* [REQUIRED WORK]: Reproduce nothing but the lines from the one with "this 760×500 image." down to the last line of the data below.

Top of RECORDS FOR THE TASK

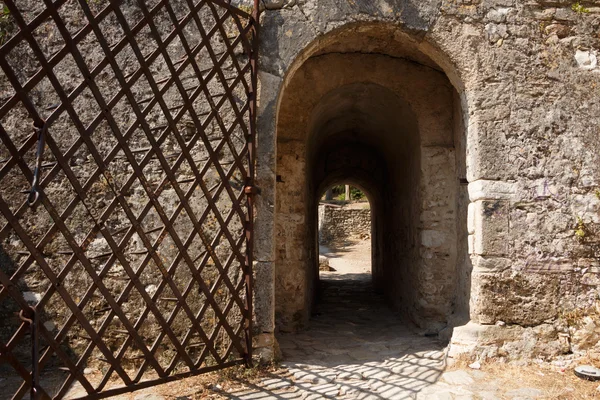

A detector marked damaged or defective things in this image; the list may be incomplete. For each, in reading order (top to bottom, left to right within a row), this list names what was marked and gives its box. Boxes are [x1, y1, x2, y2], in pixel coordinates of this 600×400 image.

rusty iron gate [0, 0, 258, 396]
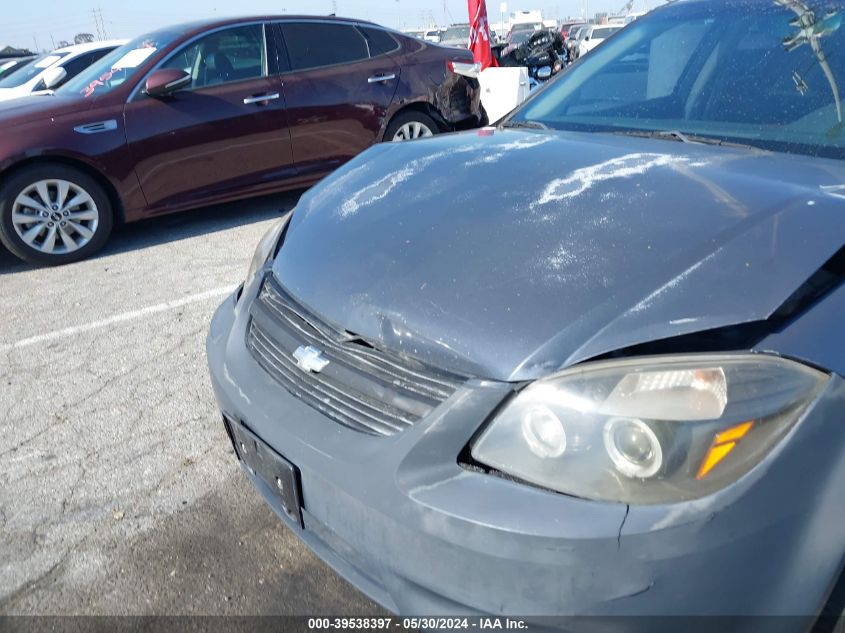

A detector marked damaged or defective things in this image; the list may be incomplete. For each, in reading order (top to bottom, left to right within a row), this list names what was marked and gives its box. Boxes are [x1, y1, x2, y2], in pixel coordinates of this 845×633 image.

damaged vehicle [0, 16, 478, 264]
damaged vehicle [209, 0, 844, 624]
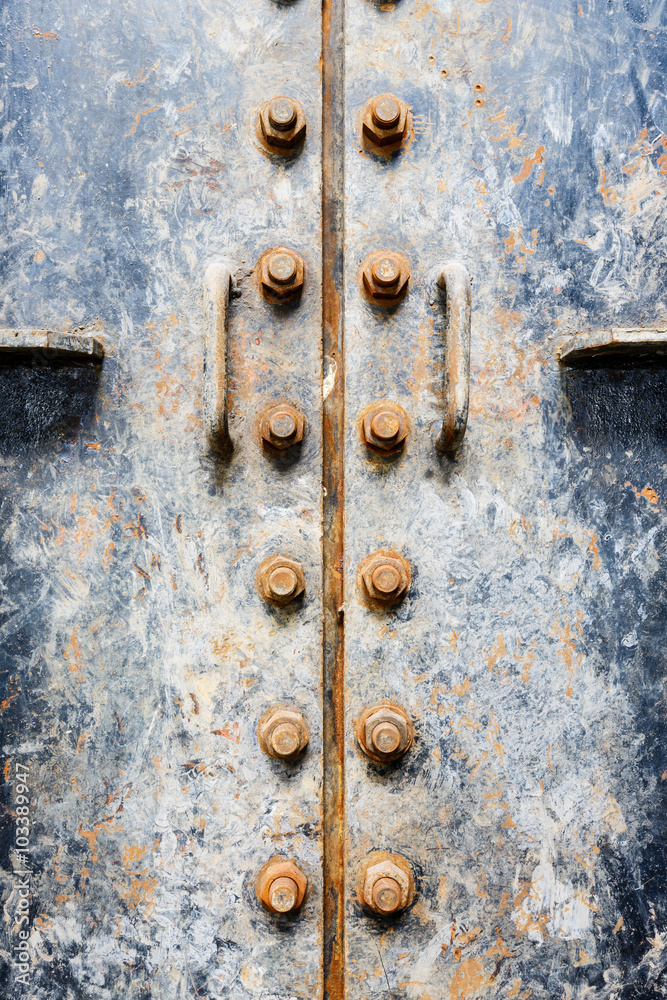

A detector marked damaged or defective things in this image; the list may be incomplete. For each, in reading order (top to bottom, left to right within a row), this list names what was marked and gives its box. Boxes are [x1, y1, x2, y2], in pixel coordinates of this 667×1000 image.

rusty bolt [258, 95, 308, 150]
rusty bolt [362, 93, 410, 147]
rusty bolt [260, 246, 306, 300]
rusty bolt [362, 250, 410, 304]
rusty bolt [260, 400, 306, 452]
rusty bolt [362, 402, 410, 458]
corroded metal surface [0, 3, 324, 996]
corroded metal surface [344, 0, 667, 996]
rusty bolt [258, 552, 306, 604]
rusty bolt [358, 552, 410, 604]
rusty bolt [262, 708, 312, 760]
rusty bolt [358, 704, 414, 764]
rusty bolt [258, 860, 310, 916]
rusty bolt [362, 856, 414, 916]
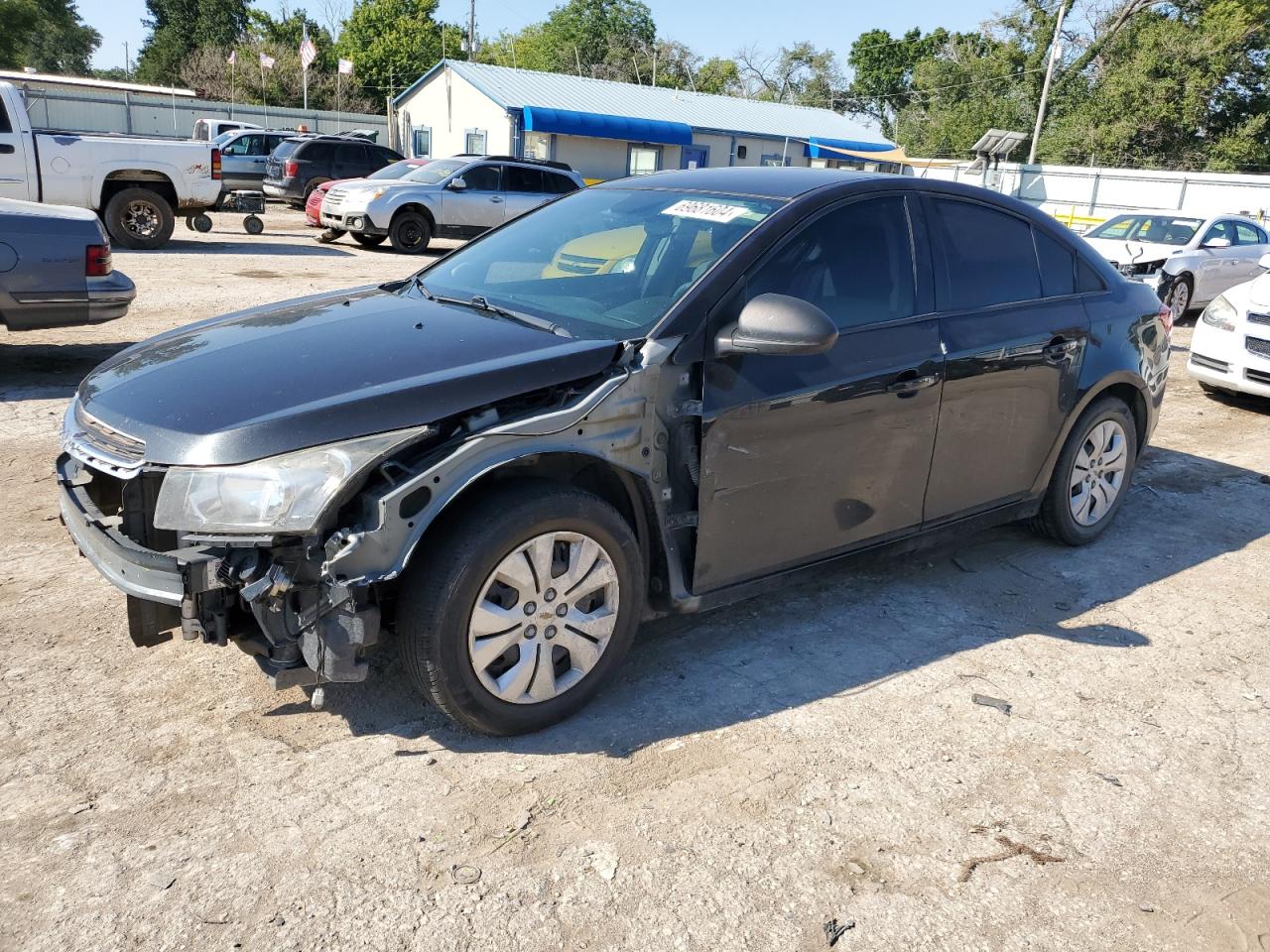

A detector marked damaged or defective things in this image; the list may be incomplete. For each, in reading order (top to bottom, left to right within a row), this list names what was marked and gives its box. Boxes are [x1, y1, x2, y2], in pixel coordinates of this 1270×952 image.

broken headlight [152, 428, 433, 532]
damaged black sedan [57, 170, 1175, 738]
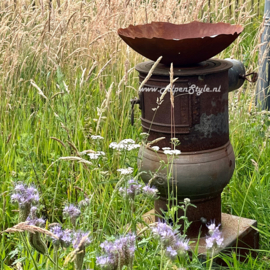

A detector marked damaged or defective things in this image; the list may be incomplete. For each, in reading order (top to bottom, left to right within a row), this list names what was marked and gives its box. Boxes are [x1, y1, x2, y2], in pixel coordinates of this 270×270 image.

rusted metal surface [117, 20, 243, 66]
round rusty bowl [117, 21, 244, 66]
rusty metal bird bath [117, 21, 244, 66]
rusted metal surface [135, 59, 232, 151]
rusty metal urn [118, 21, 258, 237]
rusted metal surface [138, 142, 235, 199]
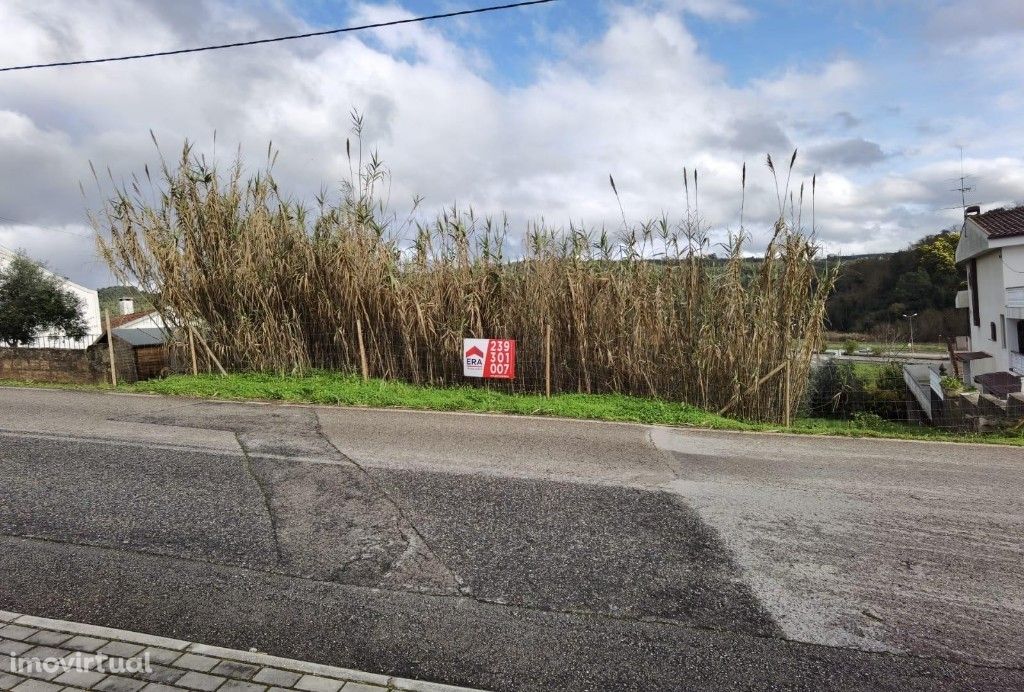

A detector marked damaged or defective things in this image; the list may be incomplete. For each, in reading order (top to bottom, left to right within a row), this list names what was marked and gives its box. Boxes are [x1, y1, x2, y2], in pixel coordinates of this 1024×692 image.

cracked asphalt road [0, 386, 1020, 688]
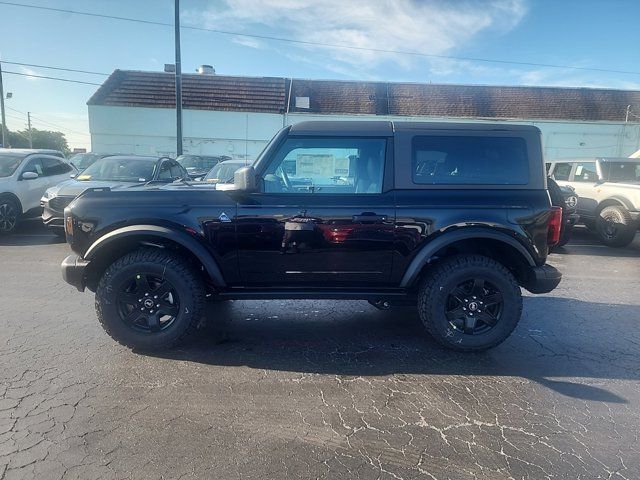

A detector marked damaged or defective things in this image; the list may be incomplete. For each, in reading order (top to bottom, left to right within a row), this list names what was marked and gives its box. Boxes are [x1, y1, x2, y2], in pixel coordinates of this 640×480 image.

cracked pavement [0, 223, 636, 478]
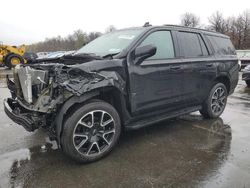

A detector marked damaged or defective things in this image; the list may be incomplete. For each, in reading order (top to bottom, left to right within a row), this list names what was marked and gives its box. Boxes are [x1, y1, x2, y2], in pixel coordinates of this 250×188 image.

damaged front end [3, 62, 125, 137]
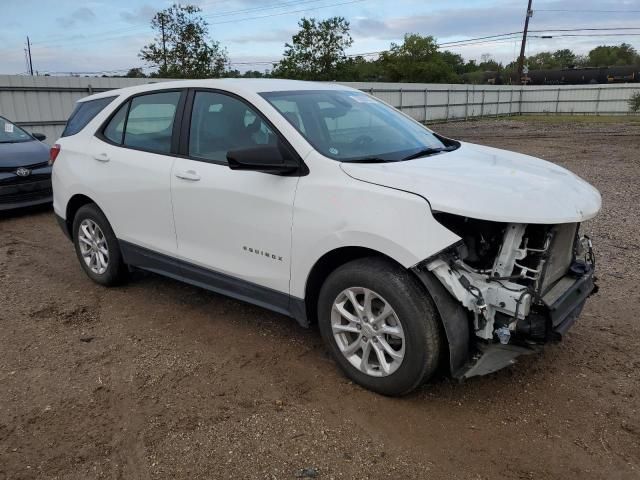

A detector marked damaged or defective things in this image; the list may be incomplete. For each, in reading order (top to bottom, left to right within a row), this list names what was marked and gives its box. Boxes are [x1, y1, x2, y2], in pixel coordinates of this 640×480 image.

damaged white suv [51, 79, 600, 394]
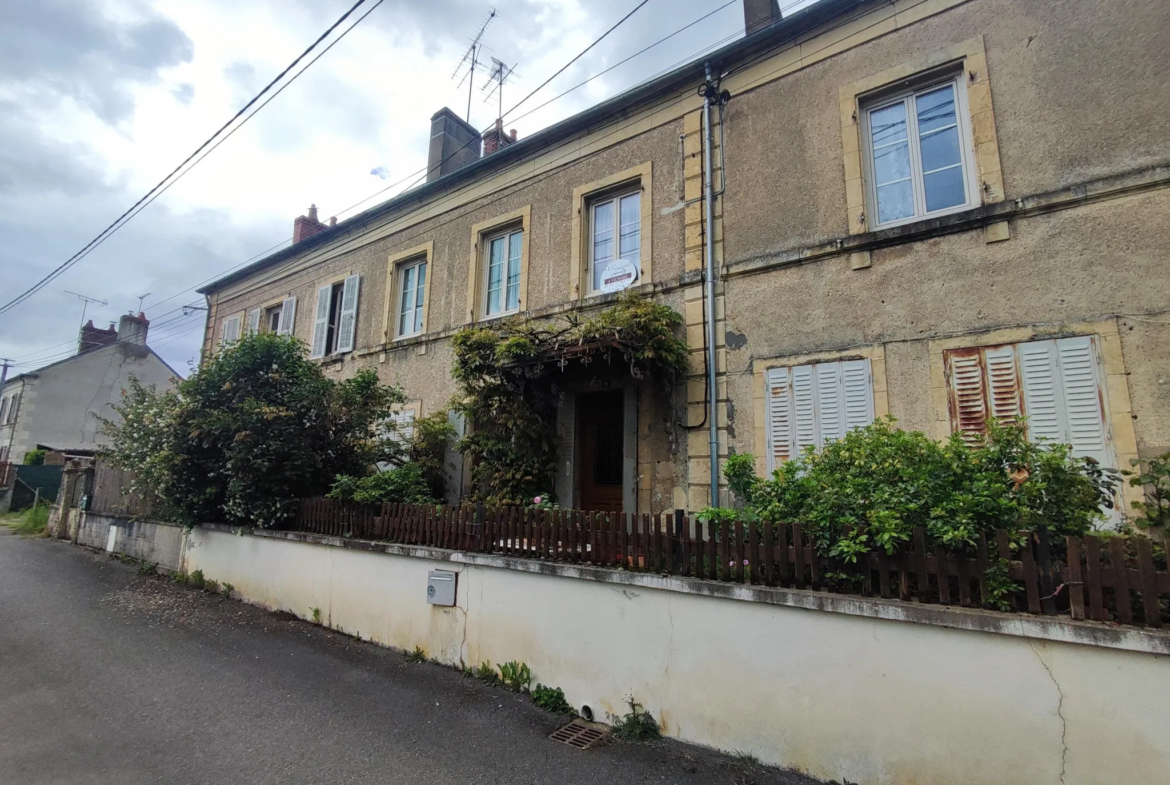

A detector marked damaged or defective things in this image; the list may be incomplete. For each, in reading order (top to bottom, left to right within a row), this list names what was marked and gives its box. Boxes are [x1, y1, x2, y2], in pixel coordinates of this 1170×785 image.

cracked concrete wall [182, 524, 1170, 785]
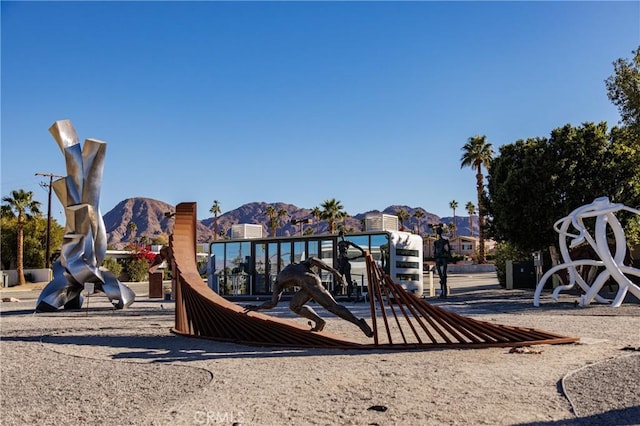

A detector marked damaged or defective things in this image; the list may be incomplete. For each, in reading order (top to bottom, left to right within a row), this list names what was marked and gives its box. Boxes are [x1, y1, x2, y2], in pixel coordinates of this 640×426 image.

rusty steel sculpture [36, 120, 135, 312]
rusty steel sculpture [171, 203, 580, 350]
rusty steel sculpture [536, 198, 640, 308]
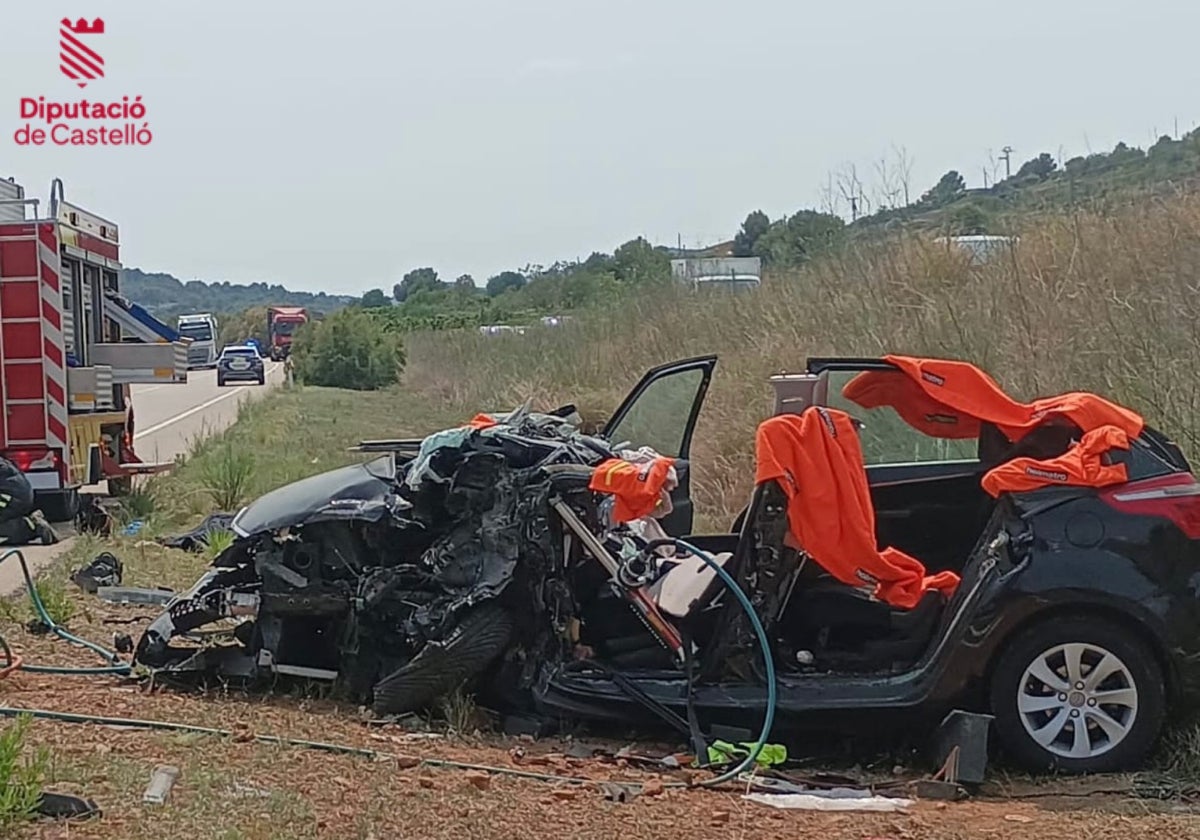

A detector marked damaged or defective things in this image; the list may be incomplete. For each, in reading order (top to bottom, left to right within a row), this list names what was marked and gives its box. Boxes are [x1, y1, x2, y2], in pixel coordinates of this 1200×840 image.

severely damaged car [136, 354, 1200, 776]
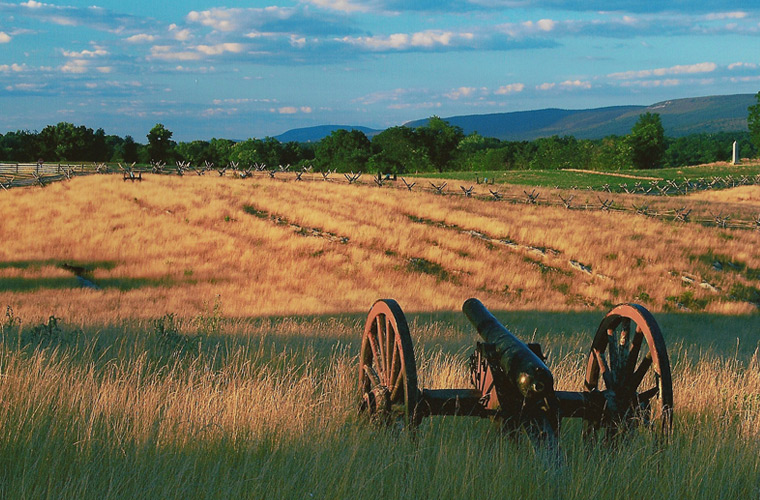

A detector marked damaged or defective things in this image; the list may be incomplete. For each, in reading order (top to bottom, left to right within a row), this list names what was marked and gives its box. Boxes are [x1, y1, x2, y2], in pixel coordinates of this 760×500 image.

rusty iron barrel [460, 298, 556, 400]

Bottom of RECORDS FOR THE TASK

* [RESULT OF THIS TASK]:
A detector marked damaged or defective things in this image; the list may be incomplete. For each, in reading order (top to bottom, left to right within a row), this list names what was marked and gives its box. Boxes are [x1, y1, x2, y2], in pixel coordinates of this 760×500 image.

rusty iron barrel [460, 298, 556, 400]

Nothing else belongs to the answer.